◆ Exercise aim
Output the records exactly as they appear, with no pictures included.

◆ Material provided
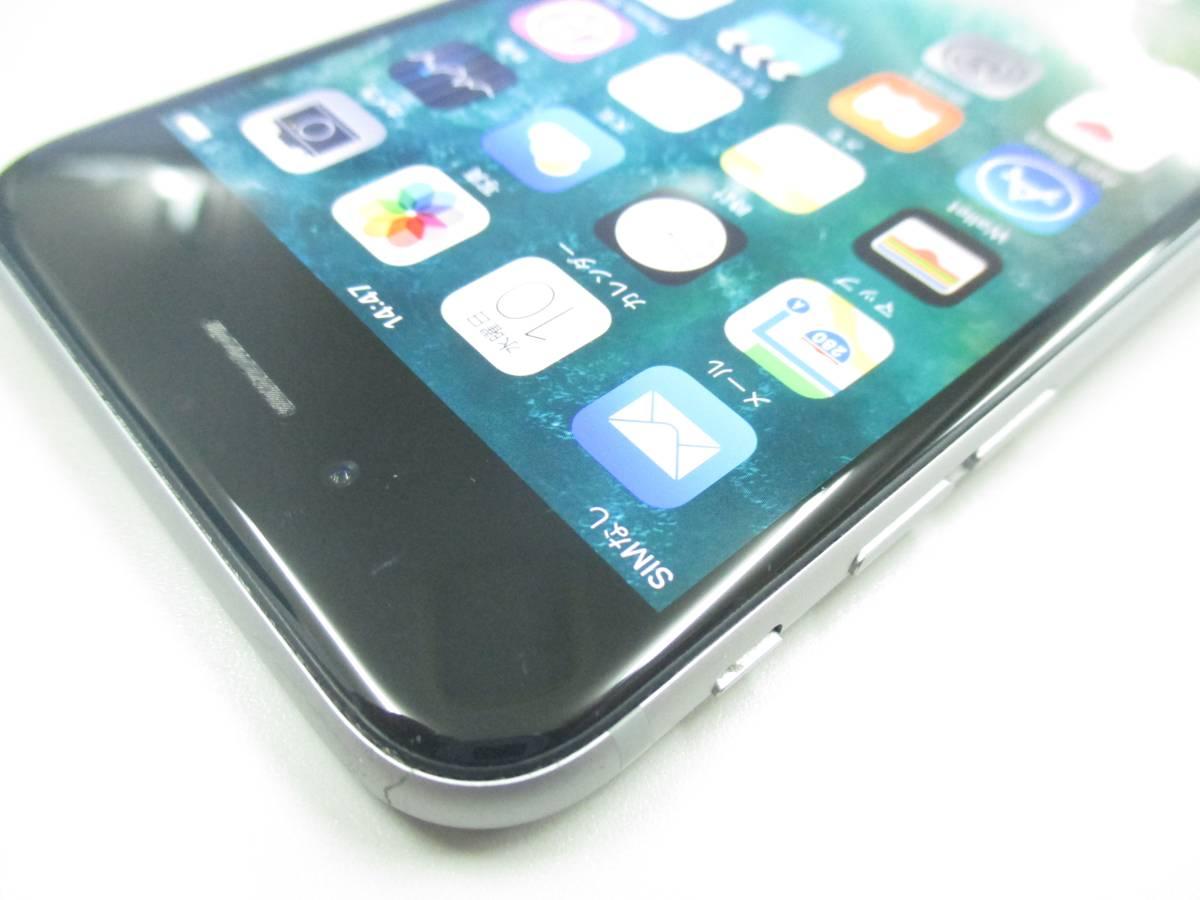 ◆◇1スタ docomo ○判定 iPhone6S 64GB MKQN2J/A スペースグレイ 中古品◇◆_画像4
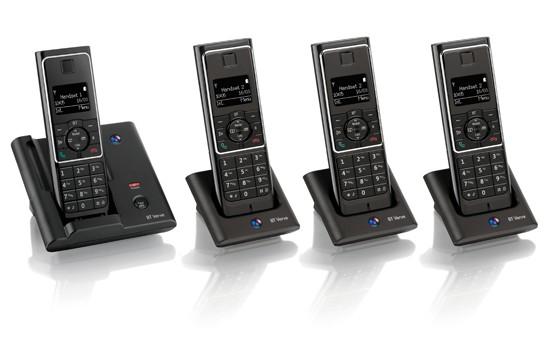 BT Verve 410 DECT Quad Cordless Phone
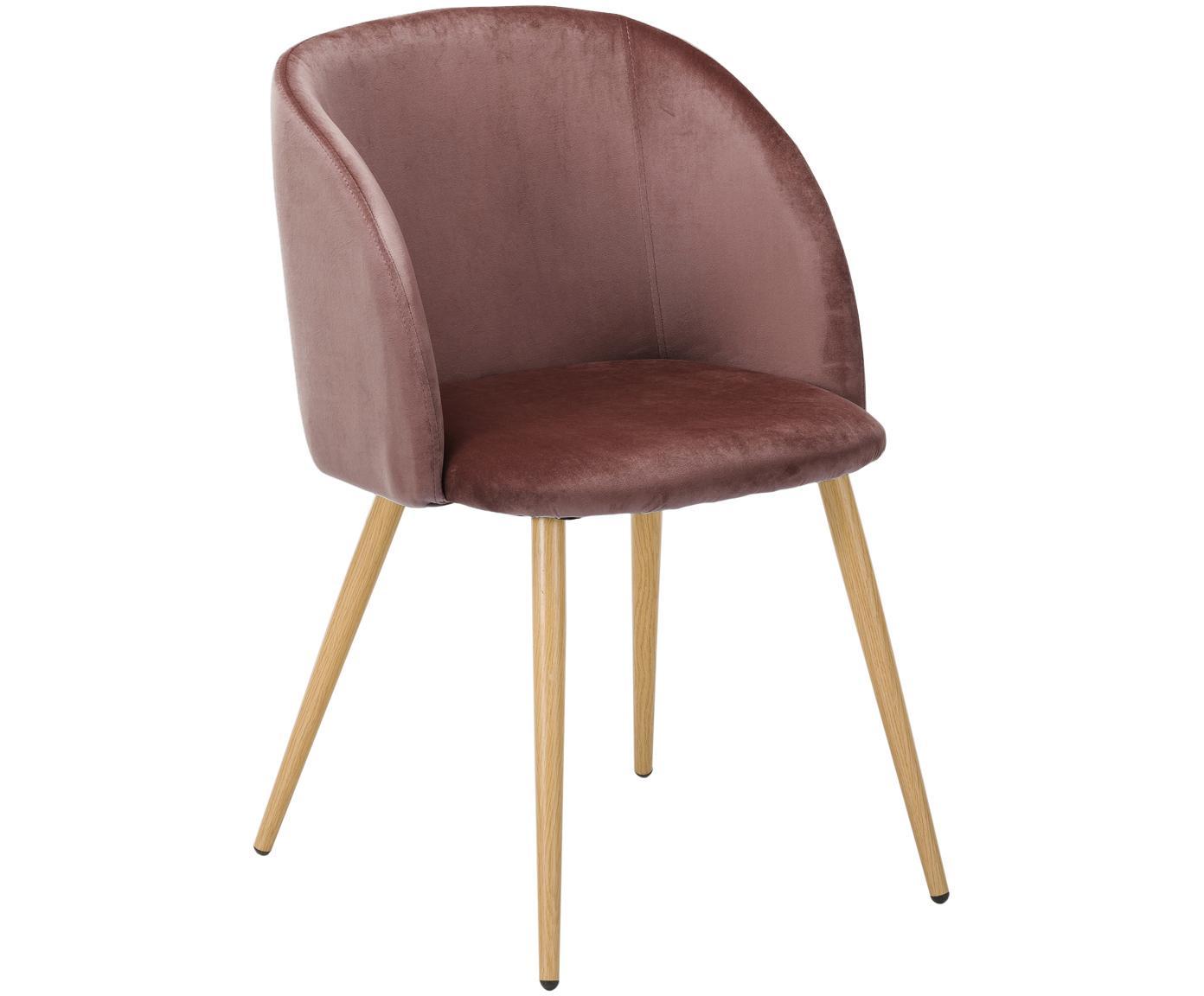 Sedia imbottita in velluto Yoki 2 pz, Rivestimento: velluto (poliestere) 20.0, Gambe: metallo effetto rovere, Velluto rosa cipria, gambe legno di quercia, Larg. 53 x Prof. 57 cm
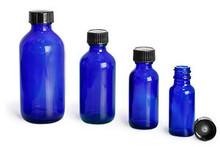 4 oz 120 ml Blue Boston Round Bottles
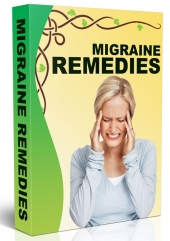 Migraine Remedies Audio Series Private Label Rights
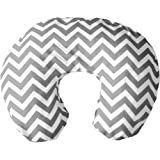 Simon's Baby House Nursing Pillow and Positioner (Chevron...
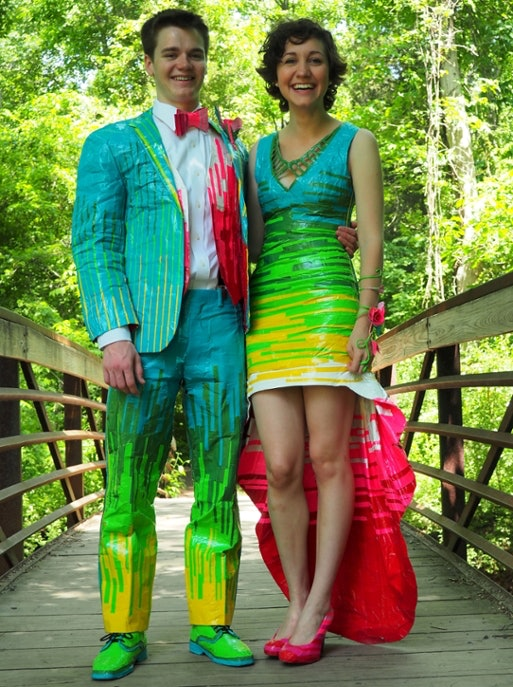 These Students Made Their Prom Looks Out Of Duct Tape And Yes, It Is ...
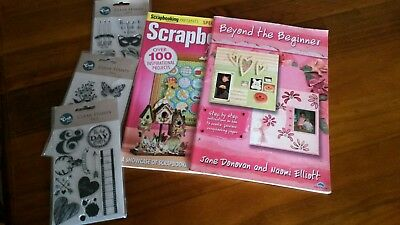 Scapbooking book, magazine + 3packs clear stamps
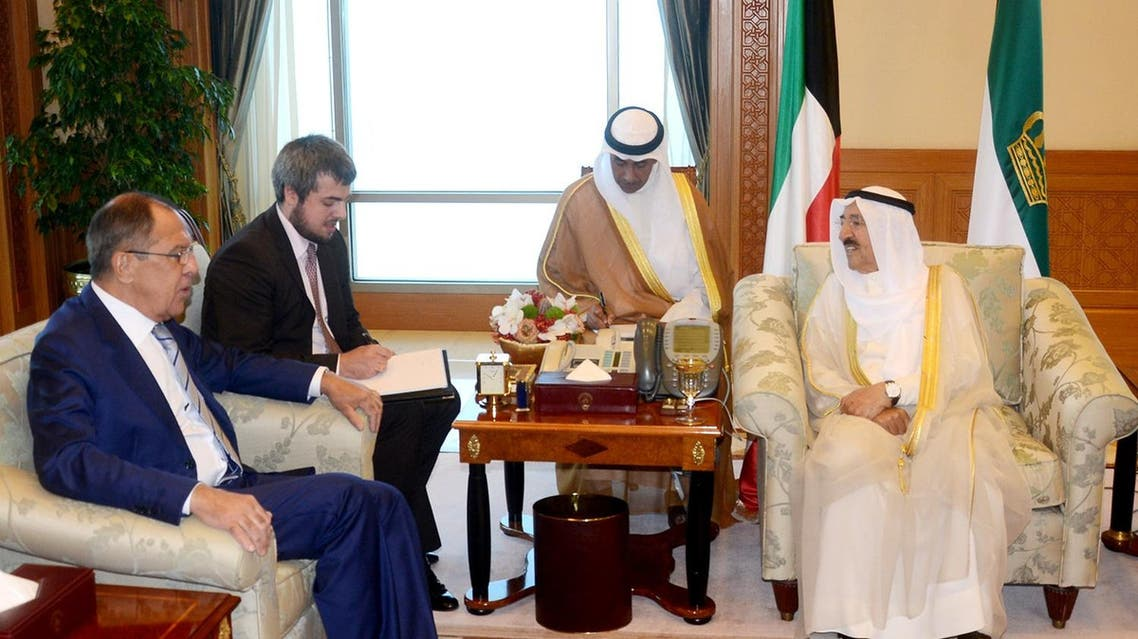 A handout photo provided by the Kuwaiti news agency KUNA on August 28, 2017 shows the Emir of Kuwait Sheikh Sabah Al-Ahmad Al-Jaber Al-Sabah (R) meeting with the Russian Foreign Minister Sergey Lavrov (L) in Kuwait City. (AFP)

◆ Result of the task
 ◆◇1スタ docomo ○判定 iPhone6S 64GB MKQN2J/A スペースグレイ 中古品◇◆_画像4
 BT Verve 410 DECT Quad Cordless Phone
 Sedia imbottita in velluto Yoki 2 pz, Rivestimento: velluto (poliestere) 20.0, Gambe: metallo effetto rovere, Velluto rosa cipria, gambe legno di quercia, Larg. 53 x Prof. 57 cm
 4 oz 120 ml Blue Boston Round Bottles
 Migraine Remedies Audio Series Private Label Rights
 Simon's Baby House Nursing Pillow and Positioner (Chevron...
 These Students Made Their Prom Looks Out Of Duct Tape And Yes, It Is ...
 Scapbooking book, magazine + 3packs clear stamps
 A handout photo provided by the Kuwaiti news agency KUNA on August 28, 2017 shows the Emir of Kuwait Sheikh Sabah Al-Ahmad Al-Jaber Al-Sabah (R) meeting with the Russian Foreign Minister Sergey Lavrov (L) in Kuwait City. (AFP)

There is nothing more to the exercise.